Advanced RAG Patterns: Query Rewriting, HyDE, and Multi-Step Retrieval
Go beyond basic RAG with advanced retrieval patterns including query rewriting, hypothetical document embeddings (HyDE), step-back prompting, and iterative multi-step retrieval chains.
When Basic RAG Falls Short
Basic RAG follows a simple pattern: embed the user's query, find similar documents, generate an answer. This works well for straightforward factual questions but struggles with three common scenarios:
- Vague or poorly worded queries — "how does the thing work" retrieves nothing useful
- Vocabulary mismatch — the user says "cancel my account" but the docs say "subscription termination"
- Multi-hop questions — "Which of our enterprise customers in healthcare had SLA violations last quarter?" requires multiple retrieval steps
Advanced RAG patterns address each of these failure modes.
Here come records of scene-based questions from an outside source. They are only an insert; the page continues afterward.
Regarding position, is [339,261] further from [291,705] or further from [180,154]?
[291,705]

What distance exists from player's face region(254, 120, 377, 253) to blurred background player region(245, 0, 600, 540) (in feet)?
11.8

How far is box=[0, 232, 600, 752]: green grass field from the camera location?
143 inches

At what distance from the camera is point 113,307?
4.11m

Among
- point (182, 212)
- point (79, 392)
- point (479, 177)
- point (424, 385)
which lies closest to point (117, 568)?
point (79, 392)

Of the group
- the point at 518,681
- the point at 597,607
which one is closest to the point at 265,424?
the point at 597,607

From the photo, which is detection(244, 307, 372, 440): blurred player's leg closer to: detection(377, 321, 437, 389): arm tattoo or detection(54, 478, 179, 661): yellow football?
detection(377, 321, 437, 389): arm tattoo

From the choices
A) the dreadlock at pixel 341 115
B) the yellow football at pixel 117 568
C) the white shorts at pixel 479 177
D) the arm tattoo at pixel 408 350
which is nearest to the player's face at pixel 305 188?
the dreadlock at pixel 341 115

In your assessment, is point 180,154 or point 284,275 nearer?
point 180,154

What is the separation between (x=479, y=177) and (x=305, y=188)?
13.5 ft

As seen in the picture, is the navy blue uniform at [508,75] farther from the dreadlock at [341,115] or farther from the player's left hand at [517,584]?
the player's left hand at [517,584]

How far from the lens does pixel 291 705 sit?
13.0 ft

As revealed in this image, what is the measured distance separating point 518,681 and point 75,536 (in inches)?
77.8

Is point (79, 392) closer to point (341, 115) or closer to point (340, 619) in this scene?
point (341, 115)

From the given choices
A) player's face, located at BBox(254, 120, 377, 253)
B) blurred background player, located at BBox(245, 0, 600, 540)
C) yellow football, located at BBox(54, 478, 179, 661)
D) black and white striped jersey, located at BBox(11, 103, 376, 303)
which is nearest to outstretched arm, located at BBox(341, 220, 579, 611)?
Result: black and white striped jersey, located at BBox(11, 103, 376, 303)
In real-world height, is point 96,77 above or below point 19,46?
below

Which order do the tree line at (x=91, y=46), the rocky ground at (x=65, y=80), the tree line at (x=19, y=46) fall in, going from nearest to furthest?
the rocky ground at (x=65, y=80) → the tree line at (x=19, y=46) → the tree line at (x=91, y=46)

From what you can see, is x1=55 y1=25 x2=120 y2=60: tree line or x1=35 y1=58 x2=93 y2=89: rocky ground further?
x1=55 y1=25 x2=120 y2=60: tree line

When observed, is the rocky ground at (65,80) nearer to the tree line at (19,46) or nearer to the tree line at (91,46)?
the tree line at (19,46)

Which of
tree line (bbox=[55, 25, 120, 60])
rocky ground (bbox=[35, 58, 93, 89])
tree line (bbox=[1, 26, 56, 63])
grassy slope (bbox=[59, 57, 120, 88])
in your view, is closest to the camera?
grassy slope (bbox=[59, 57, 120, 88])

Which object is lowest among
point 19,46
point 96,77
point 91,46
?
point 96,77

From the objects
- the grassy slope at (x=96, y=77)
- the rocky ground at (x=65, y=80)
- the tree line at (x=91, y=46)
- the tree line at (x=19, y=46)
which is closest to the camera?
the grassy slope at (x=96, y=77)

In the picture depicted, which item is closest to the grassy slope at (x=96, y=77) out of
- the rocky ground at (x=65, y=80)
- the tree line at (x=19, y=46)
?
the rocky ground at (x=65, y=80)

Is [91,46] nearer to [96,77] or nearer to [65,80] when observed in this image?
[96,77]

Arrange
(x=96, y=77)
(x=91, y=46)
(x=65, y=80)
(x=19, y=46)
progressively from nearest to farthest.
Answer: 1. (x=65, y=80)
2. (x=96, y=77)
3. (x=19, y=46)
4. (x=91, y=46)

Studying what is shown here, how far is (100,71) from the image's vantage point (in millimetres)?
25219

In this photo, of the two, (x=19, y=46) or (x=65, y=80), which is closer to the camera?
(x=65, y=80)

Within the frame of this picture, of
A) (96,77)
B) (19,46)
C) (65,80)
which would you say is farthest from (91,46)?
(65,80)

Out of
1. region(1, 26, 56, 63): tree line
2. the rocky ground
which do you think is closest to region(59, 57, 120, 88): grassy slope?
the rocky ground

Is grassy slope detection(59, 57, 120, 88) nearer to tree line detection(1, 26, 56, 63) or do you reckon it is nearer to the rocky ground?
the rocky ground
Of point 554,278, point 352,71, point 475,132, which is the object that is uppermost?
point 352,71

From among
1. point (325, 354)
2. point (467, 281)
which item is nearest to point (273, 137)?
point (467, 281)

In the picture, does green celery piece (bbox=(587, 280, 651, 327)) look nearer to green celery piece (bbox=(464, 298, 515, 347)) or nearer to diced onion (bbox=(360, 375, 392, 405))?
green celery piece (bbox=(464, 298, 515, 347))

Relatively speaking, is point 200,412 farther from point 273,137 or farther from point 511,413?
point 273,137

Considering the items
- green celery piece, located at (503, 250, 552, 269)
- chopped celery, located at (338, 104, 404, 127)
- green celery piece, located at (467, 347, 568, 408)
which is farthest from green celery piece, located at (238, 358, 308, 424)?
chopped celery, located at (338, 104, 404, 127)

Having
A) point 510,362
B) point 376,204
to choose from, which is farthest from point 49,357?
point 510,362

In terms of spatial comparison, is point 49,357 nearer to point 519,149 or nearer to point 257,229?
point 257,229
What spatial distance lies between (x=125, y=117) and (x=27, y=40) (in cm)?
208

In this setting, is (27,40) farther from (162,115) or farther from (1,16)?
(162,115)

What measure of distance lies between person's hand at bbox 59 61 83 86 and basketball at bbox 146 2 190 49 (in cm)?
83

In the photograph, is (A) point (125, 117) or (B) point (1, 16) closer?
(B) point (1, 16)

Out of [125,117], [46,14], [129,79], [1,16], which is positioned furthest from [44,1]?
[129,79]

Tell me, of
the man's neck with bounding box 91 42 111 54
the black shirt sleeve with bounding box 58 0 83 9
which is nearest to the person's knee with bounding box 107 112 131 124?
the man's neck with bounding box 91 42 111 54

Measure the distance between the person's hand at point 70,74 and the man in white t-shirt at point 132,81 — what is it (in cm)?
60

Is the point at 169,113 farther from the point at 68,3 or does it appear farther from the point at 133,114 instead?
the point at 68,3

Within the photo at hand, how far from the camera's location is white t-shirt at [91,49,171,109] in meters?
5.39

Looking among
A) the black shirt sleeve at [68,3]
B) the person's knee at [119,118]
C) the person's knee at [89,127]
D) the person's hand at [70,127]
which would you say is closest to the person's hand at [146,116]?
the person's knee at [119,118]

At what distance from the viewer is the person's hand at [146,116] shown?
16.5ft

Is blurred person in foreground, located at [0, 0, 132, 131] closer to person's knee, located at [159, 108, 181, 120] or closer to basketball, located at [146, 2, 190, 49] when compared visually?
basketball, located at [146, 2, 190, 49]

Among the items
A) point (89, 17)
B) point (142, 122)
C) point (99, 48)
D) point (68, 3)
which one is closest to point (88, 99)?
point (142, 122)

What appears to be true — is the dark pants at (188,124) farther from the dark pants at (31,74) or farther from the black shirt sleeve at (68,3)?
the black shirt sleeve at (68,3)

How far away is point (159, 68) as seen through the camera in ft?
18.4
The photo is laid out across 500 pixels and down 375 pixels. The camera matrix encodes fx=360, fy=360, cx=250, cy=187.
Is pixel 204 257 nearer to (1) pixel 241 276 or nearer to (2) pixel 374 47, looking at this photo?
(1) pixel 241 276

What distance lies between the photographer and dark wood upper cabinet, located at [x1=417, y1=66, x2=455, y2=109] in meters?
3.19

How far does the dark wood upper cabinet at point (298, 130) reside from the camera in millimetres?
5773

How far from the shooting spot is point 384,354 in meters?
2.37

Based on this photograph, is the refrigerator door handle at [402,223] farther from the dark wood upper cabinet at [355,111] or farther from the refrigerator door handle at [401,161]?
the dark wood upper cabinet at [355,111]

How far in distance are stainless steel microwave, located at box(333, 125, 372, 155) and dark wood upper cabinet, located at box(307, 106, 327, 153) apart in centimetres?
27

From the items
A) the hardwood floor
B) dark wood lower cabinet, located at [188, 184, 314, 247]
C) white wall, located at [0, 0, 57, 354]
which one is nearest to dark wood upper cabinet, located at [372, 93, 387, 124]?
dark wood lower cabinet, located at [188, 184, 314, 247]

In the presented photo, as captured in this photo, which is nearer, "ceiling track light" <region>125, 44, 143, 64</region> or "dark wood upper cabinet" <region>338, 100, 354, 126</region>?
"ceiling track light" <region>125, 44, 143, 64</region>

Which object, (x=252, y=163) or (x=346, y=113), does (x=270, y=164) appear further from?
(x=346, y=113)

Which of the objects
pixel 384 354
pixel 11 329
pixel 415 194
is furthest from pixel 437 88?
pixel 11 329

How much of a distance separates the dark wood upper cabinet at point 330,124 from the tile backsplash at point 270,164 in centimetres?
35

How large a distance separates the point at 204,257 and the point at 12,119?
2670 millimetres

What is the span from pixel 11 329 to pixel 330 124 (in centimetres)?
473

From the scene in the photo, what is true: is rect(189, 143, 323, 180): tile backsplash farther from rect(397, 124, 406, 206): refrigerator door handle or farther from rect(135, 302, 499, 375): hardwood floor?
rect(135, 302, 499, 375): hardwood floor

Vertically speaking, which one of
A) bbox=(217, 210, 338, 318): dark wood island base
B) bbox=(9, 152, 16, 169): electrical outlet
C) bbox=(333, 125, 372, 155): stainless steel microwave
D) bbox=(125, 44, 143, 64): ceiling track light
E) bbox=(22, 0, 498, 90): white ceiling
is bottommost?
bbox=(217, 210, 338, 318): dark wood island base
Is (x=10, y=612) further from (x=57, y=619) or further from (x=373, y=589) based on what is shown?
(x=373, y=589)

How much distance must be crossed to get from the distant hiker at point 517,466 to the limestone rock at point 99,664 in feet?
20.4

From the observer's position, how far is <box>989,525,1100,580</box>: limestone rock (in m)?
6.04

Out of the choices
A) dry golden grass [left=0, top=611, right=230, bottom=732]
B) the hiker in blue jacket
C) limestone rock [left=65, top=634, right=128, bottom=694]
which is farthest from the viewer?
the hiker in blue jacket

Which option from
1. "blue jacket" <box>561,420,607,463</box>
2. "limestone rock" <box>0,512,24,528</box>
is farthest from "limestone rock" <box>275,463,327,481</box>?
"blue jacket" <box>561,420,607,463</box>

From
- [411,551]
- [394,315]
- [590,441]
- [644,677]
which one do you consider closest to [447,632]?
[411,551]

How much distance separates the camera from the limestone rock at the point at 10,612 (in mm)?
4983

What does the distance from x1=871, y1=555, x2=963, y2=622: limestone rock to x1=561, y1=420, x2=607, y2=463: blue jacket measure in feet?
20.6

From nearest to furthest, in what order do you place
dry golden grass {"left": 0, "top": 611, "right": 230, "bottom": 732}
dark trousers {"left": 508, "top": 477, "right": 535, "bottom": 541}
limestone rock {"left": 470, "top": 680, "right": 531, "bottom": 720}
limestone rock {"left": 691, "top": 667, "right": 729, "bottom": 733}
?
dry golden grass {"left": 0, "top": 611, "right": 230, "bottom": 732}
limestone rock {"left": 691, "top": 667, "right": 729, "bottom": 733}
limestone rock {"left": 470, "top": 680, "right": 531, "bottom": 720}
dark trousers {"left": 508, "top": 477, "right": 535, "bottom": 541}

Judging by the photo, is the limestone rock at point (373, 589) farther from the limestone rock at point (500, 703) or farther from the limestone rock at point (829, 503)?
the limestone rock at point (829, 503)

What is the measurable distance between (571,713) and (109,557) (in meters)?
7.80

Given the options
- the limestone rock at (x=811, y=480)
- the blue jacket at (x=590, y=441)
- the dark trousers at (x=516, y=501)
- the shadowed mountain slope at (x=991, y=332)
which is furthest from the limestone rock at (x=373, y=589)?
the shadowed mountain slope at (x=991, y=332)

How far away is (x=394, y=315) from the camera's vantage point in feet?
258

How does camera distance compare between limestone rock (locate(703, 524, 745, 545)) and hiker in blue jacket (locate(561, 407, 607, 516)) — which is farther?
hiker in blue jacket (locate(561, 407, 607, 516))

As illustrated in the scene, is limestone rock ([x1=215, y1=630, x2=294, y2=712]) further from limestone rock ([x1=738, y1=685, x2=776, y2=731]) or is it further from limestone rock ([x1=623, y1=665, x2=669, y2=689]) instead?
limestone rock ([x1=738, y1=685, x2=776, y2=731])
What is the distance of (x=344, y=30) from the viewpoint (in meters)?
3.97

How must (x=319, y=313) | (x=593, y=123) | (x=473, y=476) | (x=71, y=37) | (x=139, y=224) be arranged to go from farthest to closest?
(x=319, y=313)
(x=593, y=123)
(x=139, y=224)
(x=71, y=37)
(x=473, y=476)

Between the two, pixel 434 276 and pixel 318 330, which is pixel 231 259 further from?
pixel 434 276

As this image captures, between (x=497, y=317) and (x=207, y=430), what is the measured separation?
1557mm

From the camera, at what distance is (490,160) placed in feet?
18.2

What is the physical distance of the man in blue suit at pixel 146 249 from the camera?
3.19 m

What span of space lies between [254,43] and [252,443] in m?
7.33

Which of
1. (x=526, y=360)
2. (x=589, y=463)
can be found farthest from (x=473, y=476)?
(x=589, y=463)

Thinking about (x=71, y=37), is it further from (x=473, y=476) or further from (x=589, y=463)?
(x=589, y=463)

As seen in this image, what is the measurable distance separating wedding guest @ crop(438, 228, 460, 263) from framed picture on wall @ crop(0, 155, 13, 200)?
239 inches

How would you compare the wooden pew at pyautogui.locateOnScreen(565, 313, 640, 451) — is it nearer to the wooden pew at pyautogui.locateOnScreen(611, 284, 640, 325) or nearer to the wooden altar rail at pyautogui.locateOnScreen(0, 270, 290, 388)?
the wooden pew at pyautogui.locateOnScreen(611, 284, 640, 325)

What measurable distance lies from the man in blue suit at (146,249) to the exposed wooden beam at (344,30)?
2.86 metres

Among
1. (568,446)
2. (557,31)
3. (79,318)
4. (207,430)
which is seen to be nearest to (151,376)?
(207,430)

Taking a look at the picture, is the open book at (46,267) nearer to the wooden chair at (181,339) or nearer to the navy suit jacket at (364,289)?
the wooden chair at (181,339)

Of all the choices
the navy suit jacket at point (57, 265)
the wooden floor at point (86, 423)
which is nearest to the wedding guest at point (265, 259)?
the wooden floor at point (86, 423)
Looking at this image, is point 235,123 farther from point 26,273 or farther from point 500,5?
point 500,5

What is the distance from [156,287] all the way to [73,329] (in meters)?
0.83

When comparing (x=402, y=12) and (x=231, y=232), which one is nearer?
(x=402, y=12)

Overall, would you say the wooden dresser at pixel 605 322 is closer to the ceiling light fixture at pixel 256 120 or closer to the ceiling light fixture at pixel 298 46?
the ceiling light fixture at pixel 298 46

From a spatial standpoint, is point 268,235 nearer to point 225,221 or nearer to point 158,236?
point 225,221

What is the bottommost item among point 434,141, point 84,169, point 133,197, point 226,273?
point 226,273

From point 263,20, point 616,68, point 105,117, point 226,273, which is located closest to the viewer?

This post covers four production-proven techniques.
Pattern 1: Query Rewriting
Query rewriting uses an LLM to transform the user's original query into one (or multiple) queries that are more likely to retrieve relevant documents.
from langchain_openai import ChatOpenAI
llm = ChatOpenAI(model="gpt-4o-mini", temperature=0.3)
def rewrite_query(original_query: str, num_variants: int = 3) -> list[str]:
"""Generate multiple search queries from the original question."""
prompt = f"""You are a search query optimizer for a RAG system.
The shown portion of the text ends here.